* _Task description_
Rewrite the lines below with every instance of "green shrub" replaced by "leafy shrub" and all other text unchanged. Omit the pictures from your answer.

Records
"""

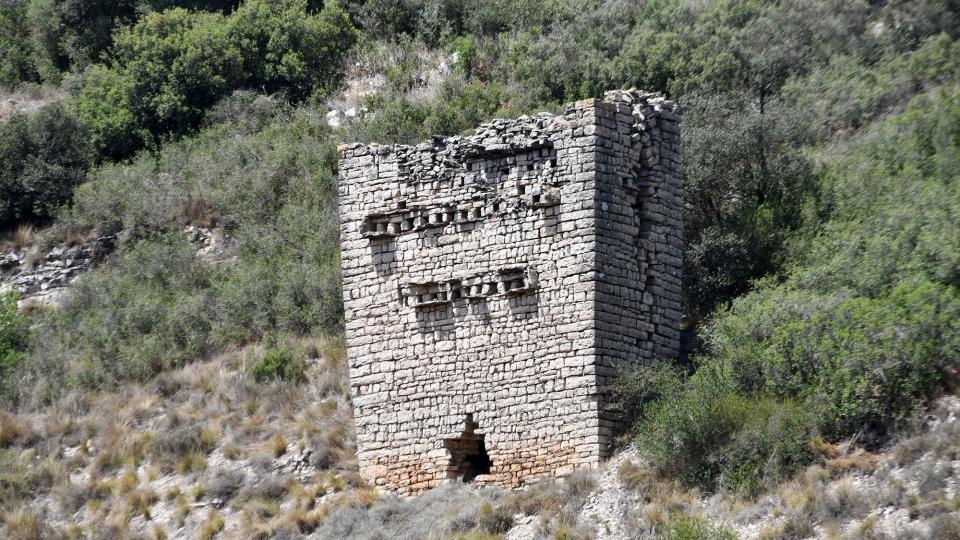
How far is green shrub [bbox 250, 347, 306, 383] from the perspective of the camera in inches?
961

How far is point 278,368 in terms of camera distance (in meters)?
24.5

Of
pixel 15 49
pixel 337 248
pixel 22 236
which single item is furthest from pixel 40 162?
pixel 337 248

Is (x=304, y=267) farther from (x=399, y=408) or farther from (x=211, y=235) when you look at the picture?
(x=399, y=408)

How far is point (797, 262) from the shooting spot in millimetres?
22953

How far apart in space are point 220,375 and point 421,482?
548cm

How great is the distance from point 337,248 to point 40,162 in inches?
343

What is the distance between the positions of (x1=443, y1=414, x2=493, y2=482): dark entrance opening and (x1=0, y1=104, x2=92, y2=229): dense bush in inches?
577

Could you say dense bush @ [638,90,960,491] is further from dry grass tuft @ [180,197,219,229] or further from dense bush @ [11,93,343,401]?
dry grass tuft @ [180,197,219,229]

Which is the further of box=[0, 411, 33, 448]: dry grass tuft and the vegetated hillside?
box=[0, 411, 33, 448]: dry grass tuft

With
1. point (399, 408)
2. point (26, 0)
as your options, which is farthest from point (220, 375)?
point (26, 0)

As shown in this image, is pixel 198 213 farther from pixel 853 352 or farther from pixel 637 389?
pixel 853 352

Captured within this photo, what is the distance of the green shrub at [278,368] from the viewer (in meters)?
24.4

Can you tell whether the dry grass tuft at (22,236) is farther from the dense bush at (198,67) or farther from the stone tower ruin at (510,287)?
the stone tower ruin at (510,287)

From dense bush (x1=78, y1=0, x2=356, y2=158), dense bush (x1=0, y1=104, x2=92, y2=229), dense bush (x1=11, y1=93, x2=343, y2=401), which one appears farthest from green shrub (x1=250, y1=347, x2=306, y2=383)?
dense bush (x1=78, y1=0, x2=356, y2=158)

"""

* _Complete response_
How far is leafy shrub [bbox 250, 347, 306, 383] from the perspective of the camera in inches?
961

How far is point 278,368 in terms of camera distance (in meters)?
24.5

Of
pixel 15 49
pixel 337 248
pixel 22 236
which single item is furthest from pixel 40 162?
pixel 337 248

Is (x=304, y=267) farther from (x=399, y=408) or farther from (x=211, y=235) when you look at the picture?
(x=399, y=408)

How far is point (797, 262) from the shooting spot in millimetres?
22953

How far apart in space are point 220,375 and point 421,482?
548cm

How great is the distance from point 337,248 to point 40,162 in inches?
343

What is the distance between the positions of (x1=443, y1=414, x2=493, y2=482): dark entrance opening and (x1=0, y1=104, x2=92, y2=229): dense bush in inches?
577

Could you say dense bush @ [638,90,960,491] is further from dry grass tuft @ [180,197,219,229] or further from dense bush @ [11,93,343,401]?
dry grass tuft @ [180,197,219,229]

Which is the further of box=[0, 411, 33, 448]: dry grass tuft and the vegetated hillside?
box=[0, 411, 33, 448]: dry grass tuft

With
1. point (399, 408)
2. point (26, 0)
as your options, which is farthest from point (220, 375)?
point (26, 0)

As shown in this image, is pixel 198 213 farther from pixel 853 352 or farther from pixel 637 389?
pixel 853 352

Captured within this photo, what is the distance of the leafy shrub at [278,368] from the viewer (in meters)?
24.4

Can you tell whether the dry grass tuft at (22,236) is farther from the dense bush at (198,67) or farther from the stone tower ruin at (510,287)?
the stone tower ruin at (510,287)

From dense bush (x1=78, y1=0, x2=356, y2=158), dense bush (x1=0, y1=104, x2=92, y2=229), dense bush (x1=11, y1=93, x2=343, y2=401), which one appears farthest from leafy shrub (x1=250, y1=347, x2=306, y2=383)?
dense bush (x1=78, y1=0, x2=356, y2=158)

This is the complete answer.